Miller’s Valley is a masterly study of family, memory, loss, and, ultimately, discovery, of finding true identity and a new vision of home. As Mimi says, “No one ever leaves the town where they grew up, even if they go.” Miller’s Valley reminds us that the place where you grew up can disappear, and the people in it too, but all will live on in your heart forever.
Anna Quindlen and I go way back, probably to her 1980s New York Times columns, and I remember being pretty excited when she decided to try her hand at fiction in the 90s. Object Lessons was one of the first selections of my fledgling book club (still in existence today) and I loved One True Thing. But as wonderful as her fiction is, I've always felt that nonfiction is Quindlen's real strength. Lots of Candles, Plenty of Cake is an all-time favorite and the only book I've ever purchased both a hardcover and audio edition on the same day.

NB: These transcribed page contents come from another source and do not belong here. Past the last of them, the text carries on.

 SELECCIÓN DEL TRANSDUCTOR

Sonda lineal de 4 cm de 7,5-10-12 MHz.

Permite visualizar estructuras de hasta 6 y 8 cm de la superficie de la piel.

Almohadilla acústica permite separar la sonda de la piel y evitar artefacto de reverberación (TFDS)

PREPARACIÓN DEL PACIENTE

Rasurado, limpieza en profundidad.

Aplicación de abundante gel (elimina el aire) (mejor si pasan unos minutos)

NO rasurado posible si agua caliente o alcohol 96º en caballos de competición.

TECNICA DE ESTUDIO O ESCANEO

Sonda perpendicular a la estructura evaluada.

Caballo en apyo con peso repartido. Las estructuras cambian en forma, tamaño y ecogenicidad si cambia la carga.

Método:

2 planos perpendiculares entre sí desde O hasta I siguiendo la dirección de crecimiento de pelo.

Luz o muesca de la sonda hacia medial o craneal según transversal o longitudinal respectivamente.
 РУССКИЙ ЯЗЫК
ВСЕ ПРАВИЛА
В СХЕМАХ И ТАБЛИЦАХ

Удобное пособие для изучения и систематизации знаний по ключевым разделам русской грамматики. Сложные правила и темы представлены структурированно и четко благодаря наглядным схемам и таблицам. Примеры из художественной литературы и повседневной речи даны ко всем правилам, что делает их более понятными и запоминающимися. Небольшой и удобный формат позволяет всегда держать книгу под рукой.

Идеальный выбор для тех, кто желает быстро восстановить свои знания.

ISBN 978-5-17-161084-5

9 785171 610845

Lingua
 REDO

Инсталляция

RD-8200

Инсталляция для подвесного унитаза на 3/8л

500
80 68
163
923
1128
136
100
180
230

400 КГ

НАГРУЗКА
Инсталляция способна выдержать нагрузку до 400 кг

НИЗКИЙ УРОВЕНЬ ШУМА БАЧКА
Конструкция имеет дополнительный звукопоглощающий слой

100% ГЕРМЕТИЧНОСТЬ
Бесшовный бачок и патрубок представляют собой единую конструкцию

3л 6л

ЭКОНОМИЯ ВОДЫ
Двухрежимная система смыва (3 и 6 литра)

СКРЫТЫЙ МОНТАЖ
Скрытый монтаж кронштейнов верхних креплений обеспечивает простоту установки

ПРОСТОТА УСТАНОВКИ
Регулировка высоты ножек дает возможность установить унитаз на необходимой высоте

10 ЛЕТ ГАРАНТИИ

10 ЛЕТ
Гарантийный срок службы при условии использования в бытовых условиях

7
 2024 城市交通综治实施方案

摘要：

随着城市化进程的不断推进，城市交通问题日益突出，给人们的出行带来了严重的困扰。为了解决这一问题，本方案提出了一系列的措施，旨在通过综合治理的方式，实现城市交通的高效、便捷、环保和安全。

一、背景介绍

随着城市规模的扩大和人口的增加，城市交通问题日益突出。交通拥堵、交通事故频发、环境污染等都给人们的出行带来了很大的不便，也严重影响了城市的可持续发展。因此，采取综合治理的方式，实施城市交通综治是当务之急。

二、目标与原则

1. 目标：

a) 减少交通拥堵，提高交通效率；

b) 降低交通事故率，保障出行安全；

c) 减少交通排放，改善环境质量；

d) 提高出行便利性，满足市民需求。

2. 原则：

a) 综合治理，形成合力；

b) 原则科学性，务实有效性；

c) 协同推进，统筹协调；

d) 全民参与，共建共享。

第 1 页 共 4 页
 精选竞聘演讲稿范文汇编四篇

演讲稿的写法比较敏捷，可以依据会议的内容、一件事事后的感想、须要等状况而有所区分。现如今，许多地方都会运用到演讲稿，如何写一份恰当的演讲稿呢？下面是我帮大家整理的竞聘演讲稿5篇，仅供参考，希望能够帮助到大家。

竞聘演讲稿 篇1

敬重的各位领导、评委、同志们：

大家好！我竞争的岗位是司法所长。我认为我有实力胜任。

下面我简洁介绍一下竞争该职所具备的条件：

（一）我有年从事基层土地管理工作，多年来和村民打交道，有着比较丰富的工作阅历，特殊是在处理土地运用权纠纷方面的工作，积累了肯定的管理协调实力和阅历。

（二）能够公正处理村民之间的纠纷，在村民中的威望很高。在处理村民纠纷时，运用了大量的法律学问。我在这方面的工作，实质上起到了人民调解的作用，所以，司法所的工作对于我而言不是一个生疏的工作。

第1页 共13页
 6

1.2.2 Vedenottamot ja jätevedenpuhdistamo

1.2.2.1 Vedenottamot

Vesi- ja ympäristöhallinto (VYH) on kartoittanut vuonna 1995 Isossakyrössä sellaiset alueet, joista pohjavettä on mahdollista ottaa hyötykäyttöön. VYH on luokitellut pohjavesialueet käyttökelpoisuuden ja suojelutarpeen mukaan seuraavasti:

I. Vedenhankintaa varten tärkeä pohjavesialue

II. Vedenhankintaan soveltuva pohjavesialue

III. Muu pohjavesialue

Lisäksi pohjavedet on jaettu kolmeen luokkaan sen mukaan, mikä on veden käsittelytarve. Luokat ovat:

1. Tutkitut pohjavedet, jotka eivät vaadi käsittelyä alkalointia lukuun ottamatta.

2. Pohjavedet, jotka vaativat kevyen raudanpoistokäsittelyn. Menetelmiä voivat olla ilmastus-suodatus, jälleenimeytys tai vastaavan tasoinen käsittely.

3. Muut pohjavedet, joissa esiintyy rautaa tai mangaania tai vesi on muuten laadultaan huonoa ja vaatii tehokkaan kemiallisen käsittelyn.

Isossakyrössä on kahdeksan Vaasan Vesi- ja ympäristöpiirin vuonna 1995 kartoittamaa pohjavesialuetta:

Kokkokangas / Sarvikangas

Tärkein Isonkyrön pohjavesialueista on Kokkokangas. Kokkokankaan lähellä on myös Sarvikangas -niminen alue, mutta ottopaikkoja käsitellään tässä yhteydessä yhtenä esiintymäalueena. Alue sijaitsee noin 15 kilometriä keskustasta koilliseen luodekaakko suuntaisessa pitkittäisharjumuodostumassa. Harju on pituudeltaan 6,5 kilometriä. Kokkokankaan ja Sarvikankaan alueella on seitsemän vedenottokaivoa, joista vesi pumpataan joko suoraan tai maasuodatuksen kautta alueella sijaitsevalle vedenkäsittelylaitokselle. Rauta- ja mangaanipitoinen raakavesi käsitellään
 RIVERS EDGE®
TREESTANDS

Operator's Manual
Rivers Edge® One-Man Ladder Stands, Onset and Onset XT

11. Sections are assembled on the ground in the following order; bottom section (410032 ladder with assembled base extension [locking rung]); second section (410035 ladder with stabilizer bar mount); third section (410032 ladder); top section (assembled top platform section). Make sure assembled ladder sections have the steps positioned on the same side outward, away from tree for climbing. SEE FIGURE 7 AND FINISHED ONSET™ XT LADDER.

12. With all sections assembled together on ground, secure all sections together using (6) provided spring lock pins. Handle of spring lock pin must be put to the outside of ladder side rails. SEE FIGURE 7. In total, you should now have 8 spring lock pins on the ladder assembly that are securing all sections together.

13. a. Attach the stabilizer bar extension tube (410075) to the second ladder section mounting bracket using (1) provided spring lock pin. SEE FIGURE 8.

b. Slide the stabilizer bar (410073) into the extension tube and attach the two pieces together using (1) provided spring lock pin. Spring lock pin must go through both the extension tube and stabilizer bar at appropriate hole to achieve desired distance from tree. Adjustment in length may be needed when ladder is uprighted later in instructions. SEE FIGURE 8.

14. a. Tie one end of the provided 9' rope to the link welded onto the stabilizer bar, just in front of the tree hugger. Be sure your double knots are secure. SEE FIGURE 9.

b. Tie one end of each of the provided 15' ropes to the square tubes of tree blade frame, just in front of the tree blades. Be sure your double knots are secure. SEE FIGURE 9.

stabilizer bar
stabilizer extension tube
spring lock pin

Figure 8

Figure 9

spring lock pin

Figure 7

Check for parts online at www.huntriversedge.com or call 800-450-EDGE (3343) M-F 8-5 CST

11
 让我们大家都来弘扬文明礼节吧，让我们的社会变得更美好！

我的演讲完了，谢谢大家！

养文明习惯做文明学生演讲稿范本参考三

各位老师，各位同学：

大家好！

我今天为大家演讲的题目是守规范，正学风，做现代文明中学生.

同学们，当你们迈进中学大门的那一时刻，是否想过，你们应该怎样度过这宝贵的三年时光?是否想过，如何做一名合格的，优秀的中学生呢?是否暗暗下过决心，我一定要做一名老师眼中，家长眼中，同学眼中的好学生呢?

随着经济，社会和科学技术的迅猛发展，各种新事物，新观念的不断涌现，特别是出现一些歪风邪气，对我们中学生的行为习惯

Still, I'm always eager to read a novel by Anna Quindlen and jumped at opportunity to review Miller's Valley. The book was a total pleasure to read from the opening paragraph of the prologue:
It was a put-up job, and we all knew it by then. The government people had hearings all spring to solicit the views of residents on their plans. That's what they called it, soliciting views, but every last person in Miller's Valley knew that just meant standing behind the microphones set up in the aisle of the middle school, and then finding out afterward that the government people would do what they planned to do anyhow. Everybody was just going through the motions. That's what people do. They decide what they want and then try to make you believe you want it, too.... to the final sentences of the epilogue.
Quindlen's story-telling skills are mesmerizing and, as always, the writing is top-notch. Her main character, Mimi Miller, is likable, intelligent, and insightful. Add in a rich a cast of supporting characters (a case could even be made for including the rural Pennsylvania landscape here), a couple of long-buried family secrets, and a central environmental issue, and you've got one heck of a novel.
Miller's Valley, in my opinion, is a completely satisfying novel and Quindlen's best in twenty years. Don't miss it!